Stored items:
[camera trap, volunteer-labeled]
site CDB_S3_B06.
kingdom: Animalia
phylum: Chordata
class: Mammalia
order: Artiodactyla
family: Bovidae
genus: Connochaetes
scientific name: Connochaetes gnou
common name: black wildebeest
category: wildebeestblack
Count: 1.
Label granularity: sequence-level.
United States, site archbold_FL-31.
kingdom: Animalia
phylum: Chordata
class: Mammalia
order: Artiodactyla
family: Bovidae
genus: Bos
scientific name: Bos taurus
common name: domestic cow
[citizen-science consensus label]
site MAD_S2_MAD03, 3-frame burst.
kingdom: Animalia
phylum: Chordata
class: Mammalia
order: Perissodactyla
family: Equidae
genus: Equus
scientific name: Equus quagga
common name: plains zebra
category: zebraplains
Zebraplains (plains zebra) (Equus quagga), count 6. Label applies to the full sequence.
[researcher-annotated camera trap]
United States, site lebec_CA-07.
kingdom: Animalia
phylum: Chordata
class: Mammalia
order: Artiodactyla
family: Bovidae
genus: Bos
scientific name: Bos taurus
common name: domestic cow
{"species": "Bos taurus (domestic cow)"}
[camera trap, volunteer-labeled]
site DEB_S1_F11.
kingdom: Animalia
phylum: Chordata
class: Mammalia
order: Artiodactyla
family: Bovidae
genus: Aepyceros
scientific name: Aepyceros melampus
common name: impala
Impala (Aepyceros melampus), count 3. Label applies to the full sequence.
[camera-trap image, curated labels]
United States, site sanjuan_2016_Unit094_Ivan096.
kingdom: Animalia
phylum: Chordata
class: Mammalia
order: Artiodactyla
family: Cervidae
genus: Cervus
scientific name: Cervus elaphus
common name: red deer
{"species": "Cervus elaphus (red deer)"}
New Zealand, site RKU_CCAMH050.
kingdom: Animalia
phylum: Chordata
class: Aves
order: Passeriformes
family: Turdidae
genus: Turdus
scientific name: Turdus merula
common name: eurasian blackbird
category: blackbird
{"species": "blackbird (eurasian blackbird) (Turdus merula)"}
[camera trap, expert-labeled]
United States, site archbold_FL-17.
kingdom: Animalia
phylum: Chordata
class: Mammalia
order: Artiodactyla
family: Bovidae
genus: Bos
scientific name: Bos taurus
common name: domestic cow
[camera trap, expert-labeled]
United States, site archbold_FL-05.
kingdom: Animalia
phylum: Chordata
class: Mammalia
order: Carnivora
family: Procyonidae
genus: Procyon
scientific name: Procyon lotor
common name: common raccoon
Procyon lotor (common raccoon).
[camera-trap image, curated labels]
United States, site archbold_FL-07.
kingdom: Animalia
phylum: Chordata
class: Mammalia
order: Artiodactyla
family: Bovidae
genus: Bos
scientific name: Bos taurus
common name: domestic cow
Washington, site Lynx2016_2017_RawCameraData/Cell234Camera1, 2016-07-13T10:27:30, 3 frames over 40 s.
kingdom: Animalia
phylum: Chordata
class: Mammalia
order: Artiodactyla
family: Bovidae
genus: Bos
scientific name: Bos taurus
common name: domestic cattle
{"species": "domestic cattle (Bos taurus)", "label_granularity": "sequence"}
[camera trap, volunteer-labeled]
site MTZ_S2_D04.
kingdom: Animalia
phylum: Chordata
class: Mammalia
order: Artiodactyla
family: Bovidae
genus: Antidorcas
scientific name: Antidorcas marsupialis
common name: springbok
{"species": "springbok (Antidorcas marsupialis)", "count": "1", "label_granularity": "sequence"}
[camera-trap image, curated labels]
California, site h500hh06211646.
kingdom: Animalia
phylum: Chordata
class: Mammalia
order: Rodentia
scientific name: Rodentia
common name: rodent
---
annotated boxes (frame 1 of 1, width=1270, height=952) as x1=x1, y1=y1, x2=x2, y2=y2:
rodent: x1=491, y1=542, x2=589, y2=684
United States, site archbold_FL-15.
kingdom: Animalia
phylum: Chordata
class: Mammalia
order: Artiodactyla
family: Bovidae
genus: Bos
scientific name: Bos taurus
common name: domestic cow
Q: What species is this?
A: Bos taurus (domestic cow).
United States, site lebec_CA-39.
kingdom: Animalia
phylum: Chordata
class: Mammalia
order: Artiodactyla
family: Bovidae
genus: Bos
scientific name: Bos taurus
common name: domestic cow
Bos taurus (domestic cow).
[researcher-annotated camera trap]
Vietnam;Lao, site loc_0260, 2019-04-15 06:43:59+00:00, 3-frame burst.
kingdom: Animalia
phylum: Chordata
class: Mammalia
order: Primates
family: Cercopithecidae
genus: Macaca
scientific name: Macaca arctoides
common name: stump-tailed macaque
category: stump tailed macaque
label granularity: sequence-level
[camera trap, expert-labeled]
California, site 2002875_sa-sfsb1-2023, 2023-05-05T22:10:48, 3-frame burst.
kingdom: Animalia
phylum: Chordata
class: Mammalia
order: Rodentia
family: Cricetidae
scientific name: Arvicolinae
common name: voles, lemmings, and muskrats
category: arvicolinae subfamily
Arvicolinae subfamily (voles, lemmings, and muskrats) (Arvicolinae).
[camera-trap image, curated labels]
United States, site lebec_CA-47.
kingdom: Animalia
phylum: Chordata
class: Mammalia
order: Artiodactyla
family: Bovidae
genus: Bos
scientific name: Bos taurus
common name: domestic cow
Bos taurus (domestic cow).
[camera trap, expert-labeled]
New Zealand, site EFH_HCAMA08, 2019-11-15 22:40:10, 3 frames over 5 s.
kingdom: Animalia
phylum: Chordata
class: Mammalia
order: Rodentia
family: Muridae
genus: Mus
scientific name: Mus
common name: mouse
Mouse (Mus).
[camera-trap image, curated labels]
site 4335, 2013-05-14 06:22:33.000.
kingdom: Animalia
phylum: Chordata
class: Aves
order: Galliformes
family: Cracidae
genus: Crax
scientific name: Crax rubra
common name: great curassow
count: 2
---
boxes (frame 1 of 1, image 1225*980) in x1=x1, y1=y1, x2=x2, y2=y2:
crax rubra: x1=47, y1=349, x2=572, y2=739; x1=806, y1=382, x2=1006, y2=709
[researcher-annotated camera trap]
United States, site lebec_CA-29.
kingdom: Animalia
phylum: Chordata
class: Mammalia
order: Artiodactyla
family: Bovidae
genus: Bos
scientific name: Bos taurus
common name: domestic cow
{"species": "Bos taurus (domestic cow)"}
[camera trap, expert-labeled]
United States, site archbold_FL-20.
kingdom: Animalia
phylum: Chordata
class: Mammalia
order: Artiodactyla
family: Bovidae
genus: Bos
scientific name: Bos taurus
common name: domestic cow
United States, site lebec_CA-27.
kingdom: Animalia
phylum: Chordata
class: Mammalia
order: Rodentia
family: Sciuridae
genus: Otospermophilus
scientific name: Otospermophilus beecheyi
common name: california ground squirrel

TASK TO COMPLETE
Every line of the data above should be retyped precisely.

ANSWER TO THIS PROBLEM
[camera trap, volunteer-labeled]
site CDB_S3_B06.
kingdom: Animalia
phylum: Chordata
class: Mammalia
order: Artiodactyla
family: Bovidae
genus: Connochaetes
scientific name: Connochaetes gnou
common name: black wildebeest
category: wildebeestblack
Count: 1.
Label granularity: sequence-level.
United States, site archbold_FL-31.
kingdom: Animalia
phylum: Chordata
class: Mammalia
order: Artiodactyla
family: Bovidae
genus: Bos
scientific name: Bos taurus
common name: domestic cow
[citizen-science consensus label]
site MAD_S2_MAD03, 3-frame burst.
kingdom: Animalia
phylum: Chordata
class: Mammalia
order: Perissodactyla
family: Equidae
genus: Equus
scientific name: Equus quagga
common name: plains zebra
category: zebraplains
Zebraplains (plains zebra) (Equus quagga), count 6. Label applies to the full sequence.
[researcher-annotated camera trap]
United States, site lebec_CA-07.
kingdom: Animalia
phylum: Chordata
class: Mammalia
order: Artiodactyla
family: Bovidae
genus: Bos
scientific name: Bos taurus
common name: domestic cow
{"species": "Bos taurus (domestic cow)"}
[camera trap, volunteer-labeled]
site DEB_S1_F11.
kingdom: Animalia
phylum: Chordata
class: Mammalia
order: Artiodactyla
family: Bovidae
genus: Aepyceros
scientific name: Aepyceros melampus
common name: impala
Impala (Aepyceros melampus), count 3. Label applies to the full sequence.
[camera-trap image, curated labels]
United States, site sanjuan_2016_Unit094_Ivan096.
kingdom: Animalia
phylum: Chordata
class: Mammalia
order: Artiodactyla
family: Cervidae
genus: Cervus
scientific name: Cervus elaphus
common name: red deer
{"species": "Cervus elaphus (red deer)"}
New Zealand, site RKU_CCAMH050.
kingdom: Animalia
phylum: Chordata
class: Aves
order: Passeriformes
family: Turdidae
genus: Turdus
scientific name: Turdus merula
common name: eurasian blackbird
category: blackbird
{"species": "blackbird (eurasian blackbird) (Turdus merula)"}
[camera trap, expert-labeled]
United States, site archbold_FL-17.
kingdom: Animalia
phylum: Chordata
class: Mammalia
order: Artiodactyla
family: Bovidae
genus: Bos
scientific name: Bos taurus
common name: domestic cow
[camera trap, expert-labeled]
United States, site archbold_FL-05.
kingdom: Animalia
phylum: Chordata
class: Mammalia
order: Carnivora
family: Procyonidae
genus: Procyon
scientific name: Procyon lotor
common name: common raccoon
Procyon lotor (common raccoon).
[camera-trap image, curated labels]
United States, site archbold_FL-07.
kingdom: Animalia
phylum: Chordata
class: Mammalia
order: Artiodactyla
family: Bovidae
genus: Bos
scientific name: Bos taurus
common name: domestic cow
Washington, site Lynx2016_2017_RawCameraData/Cell234Camera1, 2016-07-13T10:27:30, 3 frames over 40 s.
kingdom: Animalia
phylum: Chordata
class: Mammalia
order: Artiodactyla
family: Bovidae
genus: Bos
scientific name: Bos taurus
common name: domestic cattle
{"species": "domestic cattle (Bos taurus)", "label_granularity": "sequence"}
[camera trap, volunteer-labeled]
site MTZ_S2_D04.
kingdom: Animalia
phylum: Chordata
class: Mammalia
order: Artiodactyla
family: Bovidae
genus: Antidorcas
scientific name: Antidorcas marsupialis
common name: springbok
{"species": "springbok (Antidorcas marsupialis)", "count": "1", "label_granularity": "sequence"}
[camera-trap image, curated labels]
California, site h500hh06211646.
kingdom: Animalia
phylum: Chordata
class: Mammalia
order: Rodentia
scientific name: Rodentia
common name: rodent
---
annotated boxes (frame 1 of 1, width=1270, height=952) as x1=x1, y1=y1, x2=x2, y2=y2:
rodent: x1=491, y1=542, x2=589, y2=684
United States, site archbold_FL-15.
kingdom: Animalia
phylum: Chordata
class: Mammalia
order: Artiodactyla
family: Bovidae
genus: Bos
scientific name: Bos taurus
common name: domestic cow
Q: What species is this?
A: Bos taurus (domestic cow).
United States, site lebec_CA-39.
kingdom: Animalia
phylum: Chordata
class: Mammalia
order: Artiodactyla
family: Bovidae
genus: Bos
scientific name: Bos taurus
common name: domestic cow
Bos taurus (domestic cow).
[researcher-annotated camera trap]
Vietnam;Lao, site loc_0260, 2019-04-15 06:43:59+00:00, 3-frame burst.
kingdom: Animalia
phylum: Chordata
class: Mammalia
order: Primates
family: Cercopithecidae
genus: Macaca
scientific name: Macaca arctoides
common name: stump-tailed macaque
category: stump tailed macaque
label granularity: sequence-level
[camera trap, expert-labeled]
California, site 2002875_sa-sfsb1-2023, 2023-05-05T22:10:48, 3-frame burst.
kingdom: Animalia
phylum: Chordata
class: Mammalia
order: Rodentia
family: Cricetidae
scientific name: Arvicolinae
common name: voles, lemmings, and muskrats
category: arvicolinae subfamily
Arvicolinae subfamily (voles, lemmings, and muskrats) (Arvicolinae).
[camera-trap image, curated labels]
United States, site lebec_CA-47.
kingdom: Animalia
phylum: Chordata
class: Mammalia
order: Artiodactyla
family: Bovidae
genus: Bos
scientific name: Bos taurus
common name: domestic cow
Bos taurus (domestic cow).
[camera trap, expert-labeled]
New Zealand, site EFH_HCAMA08, 2019-11-15 22:40:10, 3 frames over 5 s.
kingdom: Animalia
phylum: Chordata
class: Mammalia
order: Rodentia
family: Muridae
genus: Mus
scientific name: Mus
common name: mouse
Mouse (Mus).
[camera-trap image, curated labels]
site 4335, 2013-05-14 06:22:33.000.
kingdom: Animalia
phylum: Chordata
class: Aves
order: Galliformes
family: Cracidae
genus: Crax
scientific name: Crax rubra
common name: great curassow
count: 2
---
boxes (frame 1 of 1, image 1225*980) in x1=x1, y1=y1, x2=x2, y2=y2:
crax rubra: x1=47, y1=349, x2=572, y2=739; x1=806, y1=382, x2=1006, y2=709
[researcher-annotated camera trap]
United States, site lebec_CA-29.
kingdom: Animalia
phylum: Chordata
class: Mammalia
order: Artiodactyla
family: Bovidae
genus: Bos
scientific name: Bos taurus
common name: domestic cow
{"species": "Bos taurus (domestic cow)"}
[camera trap, expert-labeled]
United States, site archbold_FL-20.
kingdom: Animalia
phylum: Chordata
class: Mammalia
order: Artiodactyla
family: Bovidae
genus: Bos
scientific name: Bos taurus
common name: domestic cow
United States, site lebec_CA-27.
kingdom: Animalia
phylum: Chordata
class: Mammalia
order: Rodentia
family: Sciuridae
genus: Otospermophilus
scientific name: Otospermophilus beecheyi
common name: california ground squirrel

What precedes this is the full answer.